In my examples above, I described a hierarchy of features, and without saying so directly, suggested that we should want to move up that hierarchy. But I don’t actually think we should always want that — quite the opposite. It may become necessary to move back down a level or two at times, and I think this is one of those times. Things that used to be just features are starting to feel more like interpretations again. This is how I’m inclined to think of the idea of “Surface Reading” as articulated by Stephen Best and Sharon Marcus a few years ago. The metaphor of surface and depth is useful; pixels are surface features, and literary pixels have become interesting again.

Why should that be so? When a learning algorithm isn’t able to answer a given question, sometimes it makes sense to keep using the same algorithm, but return to the data to look for more useful features. I suspect that this approach is as useful to humans as to computers; in fact, I think many literary scholars have adopted it in the last few years. And I don’t think it’s the first time this has happened. Consider this observation that Best and Marcus make about surface reading in that article:

This valorization of surface reading as willed, sustained proximity to the text recalls the aims of New Criticism, which insisted that the key to understanding a text’s meaning lay within the text itself, particularly in its formal properties.

From a twenty-first century perspective, it’s sometimes tempting to see the New Critics as conservative or even reactionary — as rejecting social and political questions as unsuited to the discipline. But if the analogy I’m drawing is sound, then there’s a case to be made that the New Critics were laying the ground necessary to ask and answer those very questions.2

In his recent discussion of the new sociologies of literature, Ted Underwood expresses concern that “if social questions can only be addressed after you solve all the linguistic ones, you never get to any social questions.” I agree with Underwood’s broader point — that machine learning techniques are allowing us to ask and answer social questions more effectively. But I would flip the argument on its head. The way we were answering linguistic questions before was no longer helping us answer social questions of interest. By reexamining the things we consider features — by reframing the linguistic surfaces we study — we are enabling new social questions to be asked and answered.

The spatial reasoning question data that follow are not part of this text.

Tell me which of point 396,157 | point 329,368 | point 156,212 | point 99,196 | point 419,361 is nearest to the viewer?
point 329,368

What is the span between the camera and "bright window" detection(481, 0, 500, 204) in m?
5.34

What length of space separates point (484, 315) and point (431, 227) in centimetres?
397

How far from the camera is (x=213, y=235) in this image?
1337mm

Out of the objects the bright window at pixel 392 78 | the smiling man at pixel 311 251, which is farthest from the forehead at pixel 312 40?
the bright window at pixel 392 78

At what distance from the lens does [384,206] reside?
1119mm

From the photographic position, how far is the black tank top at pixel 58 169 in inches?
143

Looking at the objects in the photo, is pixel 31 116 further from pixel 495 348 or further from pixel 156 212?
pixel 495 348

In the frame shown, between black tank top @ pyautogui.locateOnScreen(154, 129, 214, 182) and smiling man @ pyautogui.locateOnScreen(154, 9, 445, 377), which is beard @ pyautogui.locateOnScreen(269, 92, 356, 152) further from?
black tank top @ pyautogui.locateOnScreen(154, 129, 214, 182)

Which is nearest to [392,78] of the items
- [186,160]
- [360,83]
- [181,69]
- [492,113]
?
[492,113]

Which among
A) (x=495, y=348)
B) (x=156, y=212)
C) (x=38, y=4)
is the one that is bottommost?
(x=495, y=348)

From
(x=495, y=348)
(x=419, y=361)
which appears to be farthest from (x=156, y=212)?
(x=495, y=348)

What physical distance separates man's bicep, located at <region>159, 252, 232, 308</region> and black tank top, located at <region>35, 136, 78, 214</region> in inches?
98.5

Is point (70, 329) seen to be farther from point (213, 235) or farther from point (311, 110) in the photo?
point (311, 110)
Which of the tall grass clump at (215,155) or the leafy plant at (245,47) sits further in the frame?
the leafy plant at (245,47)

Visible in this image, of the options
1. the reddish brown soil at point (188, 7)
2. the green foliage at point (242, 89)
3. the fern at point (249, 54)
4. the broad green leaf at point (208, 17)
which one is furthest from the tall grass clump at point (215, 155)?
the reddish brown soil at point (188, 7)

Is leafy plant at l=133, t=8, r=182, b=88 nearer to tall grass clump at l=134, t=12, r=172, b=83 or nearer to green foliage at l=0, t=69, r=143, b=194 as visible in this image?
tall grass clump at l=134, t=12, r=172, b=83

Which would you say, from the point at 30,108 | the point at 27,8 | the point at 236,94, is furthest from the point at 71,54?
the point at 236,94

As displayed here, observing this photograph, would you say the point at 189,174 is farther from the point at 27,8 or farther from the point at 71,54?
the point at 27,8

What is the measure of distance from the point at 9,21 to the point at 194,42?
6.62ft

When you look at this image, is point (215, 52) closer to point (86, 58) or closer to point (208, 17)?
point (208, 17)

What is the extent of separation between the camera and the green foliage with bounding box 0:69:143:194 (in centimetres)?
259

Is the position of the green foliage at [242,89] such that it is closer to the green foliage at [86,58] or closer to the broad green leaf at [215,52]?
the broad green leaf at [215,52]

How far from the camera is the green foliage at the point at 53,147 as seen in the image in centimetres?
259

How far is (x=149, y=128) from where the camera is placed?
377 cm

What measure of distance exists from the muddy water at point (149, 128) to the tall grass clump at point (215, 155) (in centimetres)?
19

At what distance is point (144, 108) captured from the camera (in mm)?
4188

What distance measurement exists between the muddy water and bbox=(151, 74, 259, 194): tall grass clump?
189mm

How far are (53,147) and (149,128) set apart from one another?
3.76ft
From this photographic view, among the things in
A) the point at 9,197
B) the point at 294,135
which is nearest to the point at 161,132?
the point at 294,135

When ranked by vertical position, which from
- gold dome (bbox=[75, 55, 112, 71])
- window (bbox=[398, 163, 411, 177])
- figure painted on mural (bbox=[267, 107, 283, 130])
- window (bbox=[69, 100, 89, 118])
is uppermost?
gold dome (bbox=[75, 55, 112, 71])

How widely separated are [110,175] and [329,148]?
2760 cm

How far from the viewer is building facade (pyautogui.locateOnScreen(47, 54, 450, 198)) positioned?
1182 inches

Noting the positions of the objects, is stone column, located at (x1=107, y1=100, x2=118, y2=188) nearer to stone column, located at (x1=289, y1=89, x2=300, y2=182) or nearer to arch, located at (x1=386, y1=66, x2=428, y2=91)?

  1. Although neural networks can recognize images from unordered pixels, it does help to impose some order on them. One way to do that is to use a convolutional neural network. There is evidence that the human visual cortex, too, has a convolutional structure
  2. In the early twentieth century, the relationships between physics, chemistry, biology, and psychology were under investigation. The question at hand was whether such distinctions were indeed meaningful — were chemists and biologists effectively “physicists in disguise”? A group of philosophers sometimes dubbed the “British Emergentists” developed a set of arguments defending the distinction, arguing that some kinds of properties are emergent, and cannot be meaningfully investigated at the atomic or chemical level. It seems to me that linguistics, literary study, and sociology have a similar relationship; linguists are the physicists, literary scholars the chemists, and sociologists the biologists. We all study language as a social object, differing more in the levels at which we divide things into features and interpretations — morpheme, text, or field. And in this schema, I think the emergent relationships do not “stack” on top of psychology and go up from there. That would suggest that sociology is more distant from psychology than linguistics. But I don’t think that’s true! All three fields seem to me to depend on psychology in similar ways. The emergent relationships between them are orthogonal to emergent relationships in the sciences.